After escaping a few near hits as we dodged trams and cars and motorcycles, but mostly bikes, we were glad to check into our hotel.

Until we looked out the window.

Just a few yards away was a train, on the other side of the tracks boats carried cargo, and just beyond the river, people swung over the edge of a skyscraper on the highest swing in Europe, Amsterdam with all its nightlife at their feet.

But the next morning, we found a quiet place.

On a crowded canal street, we found the nondescript door of Doopsgezind Amsterdam, a Mennonite church that has been meeting in the same building for 400 years. For many of these years, they were a “hidden” church, tolerated as long as no steeples or signs marked their presence.
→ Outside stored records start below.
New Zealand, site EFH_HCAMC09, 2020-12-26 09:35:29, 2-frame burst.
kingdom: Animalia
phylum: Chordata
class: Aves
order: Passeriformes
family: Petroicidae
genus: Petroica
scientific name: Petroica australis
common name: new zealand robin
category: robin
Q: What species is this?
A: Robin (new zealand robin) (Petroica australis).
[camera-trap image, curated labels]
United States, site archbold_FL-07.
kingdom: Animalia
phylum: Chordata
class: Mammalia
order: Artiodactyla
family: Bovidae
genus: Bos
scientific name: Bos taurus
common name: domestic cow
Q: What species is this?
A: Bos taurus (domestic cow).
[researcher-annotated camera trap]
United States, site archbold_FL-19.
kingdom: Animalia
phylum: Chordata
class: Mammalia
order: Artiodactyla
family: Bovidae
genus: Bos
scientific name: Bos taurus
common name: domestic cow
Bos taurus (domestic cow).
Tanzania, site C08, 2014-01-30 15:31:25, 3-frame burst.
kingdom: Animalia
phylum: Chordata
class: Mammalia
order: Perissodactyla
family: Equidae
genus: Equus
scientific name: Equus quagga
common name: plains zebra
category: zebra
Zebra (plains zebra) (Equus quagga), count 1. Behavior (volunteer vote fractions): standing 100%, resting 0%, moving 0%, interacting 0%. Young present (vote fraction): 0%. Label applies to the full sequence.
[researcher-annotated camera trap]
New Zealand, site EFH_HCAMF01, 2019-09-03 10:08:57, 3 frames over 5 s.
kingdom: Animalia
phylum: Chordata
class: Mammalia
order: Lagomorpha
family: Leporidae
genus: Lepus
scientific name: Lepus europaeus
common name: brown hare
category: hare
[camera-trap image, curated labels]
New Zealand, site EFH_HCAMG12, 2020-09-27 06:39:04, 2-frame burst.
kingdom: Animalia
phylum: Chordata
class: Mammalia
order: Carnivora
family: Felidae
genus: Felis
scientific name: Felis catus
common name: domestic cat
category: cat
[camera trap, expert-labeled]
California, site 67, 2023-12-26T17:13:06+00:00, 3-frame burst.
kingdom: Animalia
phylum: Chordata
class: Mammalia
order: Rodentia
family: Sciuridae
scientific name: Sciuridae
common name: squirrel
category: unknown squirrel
I can’t understand Dutch. But during the service, I understood plenty—why heads bowed and faces lifted, why we stood to hear scripture, and why they baptized two—one young and one old. I listened to tunes I knew with words I didn’t, except that the English for some songs kept coming to me.

One song I had never heard. But I used Google translate to read its lyrics in the order of service:

What can harm us?

Whatever we suffer,

You hold us by the hand.

As the pipe organ played, I thought of the Anabaptists who had been flayed and drowned in Switzerland and beheaded and burned in Germany. I thought of those who had fled, some to Holland and some even further to America.

And it struck me.

In this hidden spot, just off the Amsterdam streets, we were together again—those who stayed and we who left.

After the service, a man came to me. He had heard of our pilgrimage. And he had something to say.

“A family history,” he said, “can weigh heavily.”

And he is right.

But one hour in that sacred spot lightened the weight.